Она нахмурилась, потом рассмеялась ему в лицо, но смех оборвался тяжелым вздохом, и женщина опять низко опустила голову и обхватила руками, запустив пальцы в волосы.
— Вас мучит старая обида? — опять спросил Редлоу.
— Меня мучит моя жизнь, — сказала она, мельком взглянув на него.
Он понял, что она — одна из многих, что эта женщина, поникшая у его ног, — олицетворение тысяч таких же, как она.
— Кто ваши родители? — спросил он резко.
— Был у меня когда-то родной дом. Далеко, в деревне. Мой отец был садовник.
— Он умер?
— Для меня умер. Все это для меня умерло. Вы джентльмен, вам этого не понять! — И снова она подняла на него глаза и рассмеялась.
— Женщина! — сурово сказал Редлоу. — Прежде чем дом и семья умерли для тебя, не нанес ли тебе кто-нибудь обиды? Как ты ни стараешься о ней забыть, не гложет ли тебя наперекор всему воспоминание о старой обиде? И не терзает ли оно тебя снова и снова, все сильнее день ото дня?
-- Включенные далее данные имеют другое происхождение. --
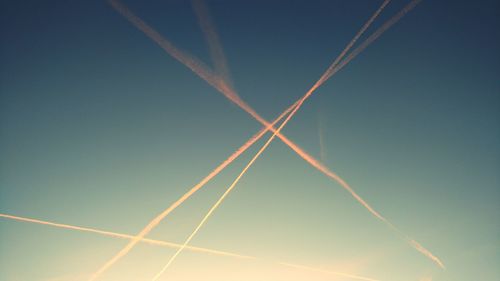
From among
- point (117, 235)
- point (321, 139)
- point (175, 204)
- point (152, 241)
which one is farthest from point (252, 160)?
point (117, 235)

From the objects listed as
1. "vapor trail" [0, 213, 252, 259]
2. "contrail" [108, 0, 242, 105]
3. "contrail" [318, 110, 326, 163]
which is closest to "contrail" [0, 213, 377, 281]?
"vapor trail" [0, 213, 252, 259]

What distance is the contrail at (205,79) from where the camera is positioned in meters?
3.22

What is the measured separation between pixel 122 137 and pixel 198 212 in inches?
40.2

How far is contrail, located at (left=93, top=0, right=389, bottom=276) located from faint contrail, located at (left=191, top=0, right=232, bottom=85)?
0.13 meters

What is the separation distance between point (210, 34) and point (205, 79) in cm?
43

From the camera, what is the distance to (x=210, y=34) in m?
3.29

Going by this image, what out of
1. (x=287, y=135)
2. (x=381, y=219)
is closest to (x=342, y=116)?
(x=287, y=135)

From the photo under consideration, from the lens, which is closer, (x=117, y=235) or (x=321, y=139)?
(x=117, y=235)

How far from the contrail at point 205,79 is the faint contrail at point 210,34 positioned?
0.43ft

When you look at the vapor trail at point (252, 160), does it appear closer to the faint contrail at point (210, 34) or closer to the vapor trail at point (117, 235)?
the vapor trail at point (117, 235)

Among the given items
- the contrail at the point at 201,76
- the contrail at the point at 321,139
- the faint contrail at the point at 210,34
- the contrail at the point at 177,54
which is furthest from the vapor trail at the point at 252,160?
the faint contrail at the point at 210,34

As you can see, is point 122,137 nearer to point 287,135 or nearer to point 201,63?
point 201,63

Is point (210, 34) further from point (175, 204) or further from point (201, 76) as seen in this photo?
point (175, 204)

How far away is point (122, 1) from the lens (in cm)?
321
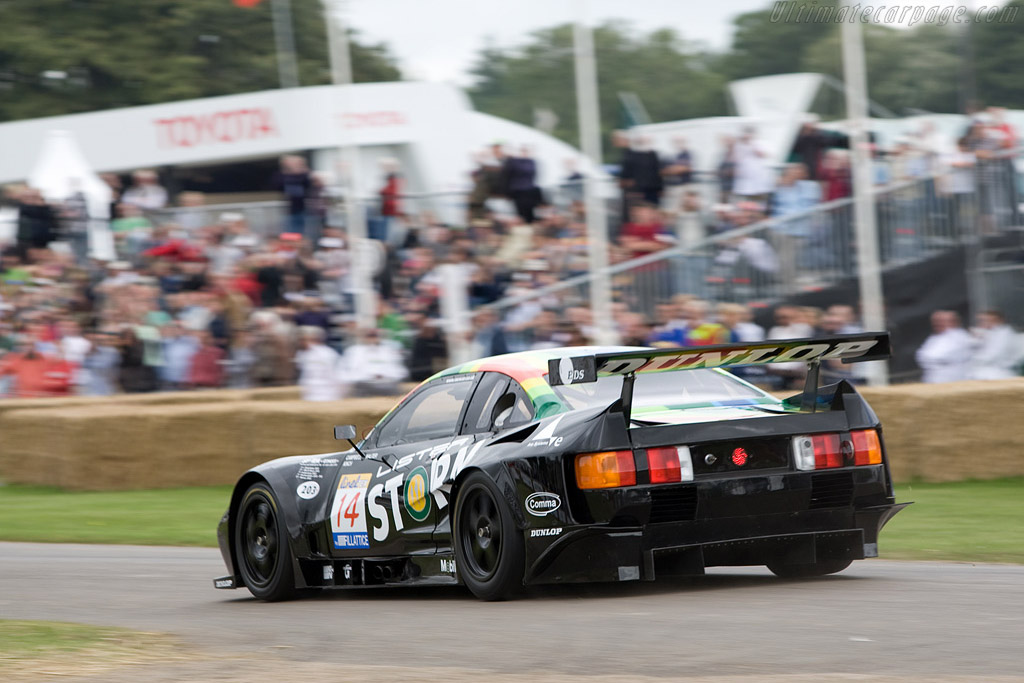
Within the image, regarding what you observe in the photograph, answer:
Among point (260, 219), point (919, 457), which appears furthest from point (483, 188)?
point (919, 457)

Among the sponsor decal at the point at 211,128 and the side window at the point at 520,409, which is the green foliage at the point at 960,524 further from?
the sponsor decal at the point at 211,128

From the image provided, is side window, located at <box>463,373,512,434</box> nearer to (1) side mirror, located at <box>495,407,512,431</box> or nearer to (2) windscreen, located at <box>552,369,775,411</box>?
(1) side mirror, located at <box>495,407,512,431</box>

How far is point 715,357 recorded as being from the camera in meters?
7.00

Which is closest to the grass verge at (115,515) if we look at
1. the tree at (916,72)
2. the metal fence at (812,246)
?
the metal fence at (812,246)

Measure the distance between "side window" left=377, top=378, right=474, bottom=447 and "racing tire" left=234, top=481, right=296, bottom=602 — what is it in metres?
0.79

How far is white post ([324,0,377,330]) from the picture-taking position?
1842 cm

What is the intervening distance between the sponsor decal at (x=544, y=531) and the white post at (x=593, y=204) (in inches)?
353

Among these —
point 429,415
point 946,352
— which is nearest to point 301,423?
point 946,352

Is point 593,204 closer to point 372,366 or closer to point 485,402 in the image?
point 372,366

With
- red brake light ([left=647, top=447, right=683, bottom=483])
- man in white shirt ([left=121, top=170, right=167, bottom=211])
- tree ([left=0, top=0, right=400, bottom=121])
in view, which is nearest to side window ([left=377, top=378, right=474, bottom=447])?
red brake light ([left=647, top=447, right=683, bottom=483])

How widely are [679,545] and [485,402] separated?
135cm

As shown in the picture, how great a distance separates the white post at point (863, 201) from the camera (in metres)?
15.8

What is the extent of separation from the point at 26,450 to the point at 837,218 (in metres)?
9.02

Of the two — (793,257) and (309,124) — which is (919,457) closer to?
(793,257)
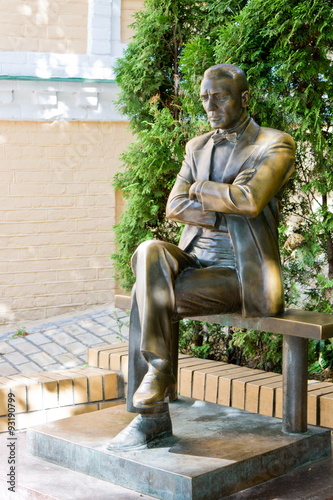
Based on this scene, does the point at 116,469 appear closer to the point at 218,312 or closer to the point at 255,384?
the point at 218,312

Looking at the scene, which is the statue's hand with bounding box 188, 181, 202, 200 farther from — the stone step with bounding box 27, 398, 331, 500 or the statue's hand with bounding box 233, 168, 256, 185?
the stone step with bounding box 27, 398, 331, 500

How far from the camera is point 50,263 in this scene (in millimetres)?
8727

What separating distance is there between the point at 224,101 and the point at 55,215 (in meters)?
5.30

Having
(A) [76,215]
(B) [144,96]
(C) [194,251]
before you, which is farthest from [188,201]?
(A) [76,215]

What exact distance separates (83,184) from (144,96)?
288 centimetres

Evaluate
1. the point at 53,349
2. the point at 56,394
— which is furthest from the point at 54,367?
the point at 56,394

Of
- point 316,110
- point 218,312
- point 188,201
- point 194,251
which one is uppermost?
point 316,110

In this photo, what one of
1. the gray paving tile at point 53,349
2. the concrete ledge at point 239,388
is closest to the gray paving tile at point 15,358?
the gray paving tile at point 53,349

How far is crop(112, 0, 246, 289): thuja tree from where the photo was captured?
5.70 m

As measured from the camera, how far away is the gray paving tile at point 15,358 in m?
7.13

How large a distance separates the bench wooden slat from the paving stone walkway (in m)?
3.05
Так мало женственного оставалось в ее облике, что он изумился, когда она вдруг залилась слезами. Но еще больше изумился и глубоко встревожился он, заметив, что вместе с пробудившимся воспоминанием об этой старой обиде в ней впервые ожило что-то человеческое, какое-то давно забытое тепло и нежность.
Он слегка отодвинулся от нее и тут только увидел, что руки ее выше локтя покрыты синяками, лицо все в ссадинах и на груди кровоподтеки.
— Кто вас так жестоко избил? — спросил Редлоу.
— Я сама. Это я сама себя поранила! — быстро ответила женщина.
— Не может быть.
— Я и под присягой так скажу. Он меня не трогал. Это я со злости сама себя исколотила и бросилась с лестницы. А его тут и не было. Он меня и пальцем не тронул!
Она лгала, глядя ему прямо в глаза, — и в этой решимости сквозили последние уродливые и искаженные остатки добрых чувств, еще уцелевшие в груди несчастной женщины. И совесть горько упрекнула Редлоу за то, что стал на ее пути.
— Горе, обиды и страдания! — пробормотал он, со страхом отводя глаза. — Вот они, корни всего, что связывает ее с прошлым, с тем, какой она была до своего падения. Богом тебя заклинаю, дай мне пройти!